This is one of the busiest times of year for us. But for a few stragglers, the calves have all arrived, and the bulls are running with the ladies. The long days means the chickens are heading towards peak egg production, and we’re keeping a close eye on the weather so we can get the best conditions for making hay and silage from our grass and herbal ley fields. As a multi-generational family we’re also juggling having the children at home all the time, along with two ongoing barn conversions and a new puppy. Gluttons and punishment spring to mind!

 

We’re beginning to see great environmental benefits of the bumblebird and wild bird seed mixes that we drilled last autumn, as part of our Countryside Stewardship commitment. This gives the soil a rest from the compaction and nutrient removal of grazing and haycrops. It also provides a stable source of food for bees, birds and butterflies. After five years, the whole crop will be cut and baled and then used for bedding, so eventually all the goodness will go back to the soil.

 

Ultimately the soil is front and centre of all that we do here. The modern combination of intensive tilling, lack of cover crops, synthetic fertilizers and pesticide use has left farmland stripped of the nutrients, minerals and microbes that support healthy plant life. Recent research suggests that conventional farming is using topsoil at around ten times the rate that it is being replaced. This means we could only have around 60 years of top soil left. Without it, the earth’s ability to filter water, absorb carbon, and feed people plunges. Not only that, but the food we do grow will probably be lower in vital nutrients.

 

“Regenerative Agriculture” describes farming and grazing practices that aims to reverse climate change by rebuilding soil organic matter and restoring degraded soil biodiversity – resulting in both carbon drawdown and improving the water cycle. In our case, this involves planting deep-rooted plants like Chicory, Timothy and Yarrow, to prevent loss of soil through erosion and run-off. We have to be very disciplined and not overgraze our fields. We work on the premise that the cattle should be eating a third, leaving a third and wasting a third as it is trodden in to the soil. This, along with the manure that is also trodden in and the organic compost we apply, gives nutrients back and increases the levels of organic matter in the soil, improving both its quality and quantity. At this time of year, when the weather can be so variable, this grazing pattern does require us to hold our nerve a bit and make sure we’re managing it effectively. Ensuring we have enough grass, hay and silage to last the year is a constant background worry.

 

However, the benefits, not just to the quality of the beef and eggs we produce, but also environmentally are clear. Just in the last few weeks we have seen two hares on the farm, along with Goldfinches, Meadow Brown butterflies, and the recent return of the bumblebees. My children were recently fascinated watching the transformation of the caterpillars we found on some nettles to beautiful Peacock butterflies. Ultimately we are just custodians of this little corner of Somerset and it strikes me that this method of agriculture is what farming is truly about – preserving the land in the best heart that you can for generations to come.

» **Recorded data**:
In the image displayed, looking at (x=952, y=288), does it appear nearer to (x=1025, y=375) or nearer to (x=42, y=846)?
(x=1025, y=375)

» **Prompt**: From the farm text above, list the practices in the modern combination that the text says has left farmland stripped of nutrients, minerals and microbes.

» **Reply**:
- Intensive tilling
- Lack of cover crops
- Synthetic fertilizers
- Pesticide use